TASK:
Nothing outside the range is to be copied. From the entries below, reproduce exactly the lines starting at the one with "Bunker l401 1/72 PICT2090" and ending at the one with "Nike Blazer Mid", without pictures.

THE DATA:
↓
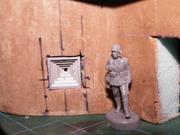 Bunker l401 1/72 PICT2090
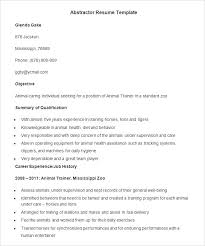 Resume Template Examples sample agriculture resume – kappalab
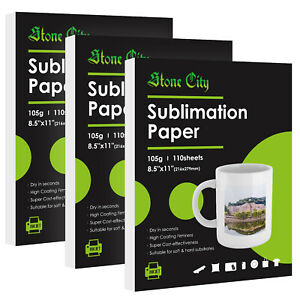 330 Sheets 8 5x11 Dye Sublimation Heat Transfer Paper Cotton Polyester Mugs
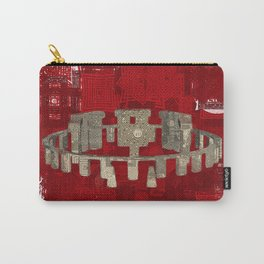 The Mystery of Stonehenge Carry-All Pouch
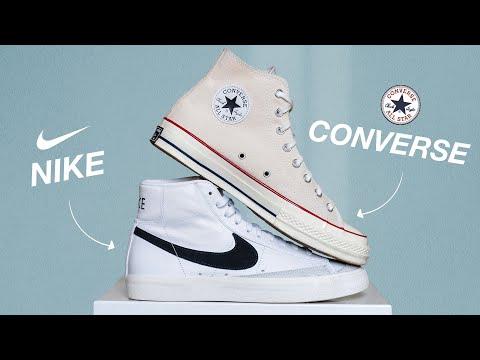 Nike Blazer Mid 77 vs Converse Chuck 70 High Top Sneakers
↑
↓
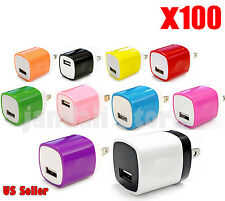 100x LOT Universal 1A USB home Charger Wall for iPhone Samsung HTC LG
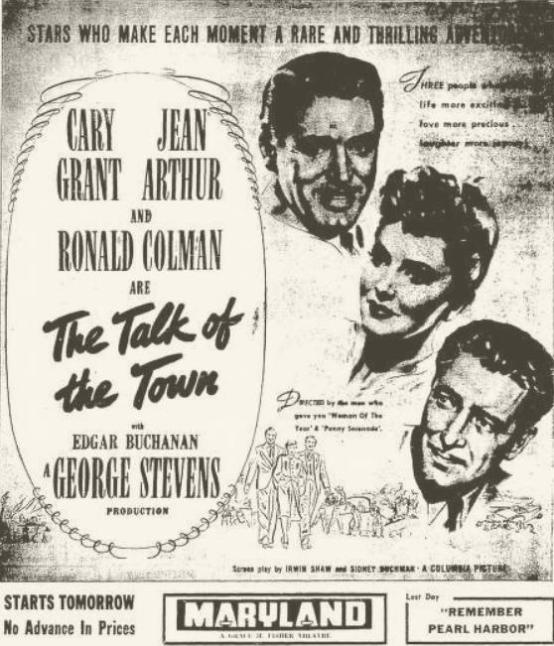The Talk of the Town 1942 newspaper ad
↑
EXERCISE OUTPUT:
 Bunker l401 1/72 PICT2090
 Resume Template Examples sample agriculture resume – kappalab
 330 Sheets 8 5x11 Dye Sublimation Heat Transfer Paper Cotton Polyester Mugs
 The Mystery of Stonehenge Carry-All Pouch
 Nike Blazer Mid 77 vs Converse Chuck 70 High Top Sneakers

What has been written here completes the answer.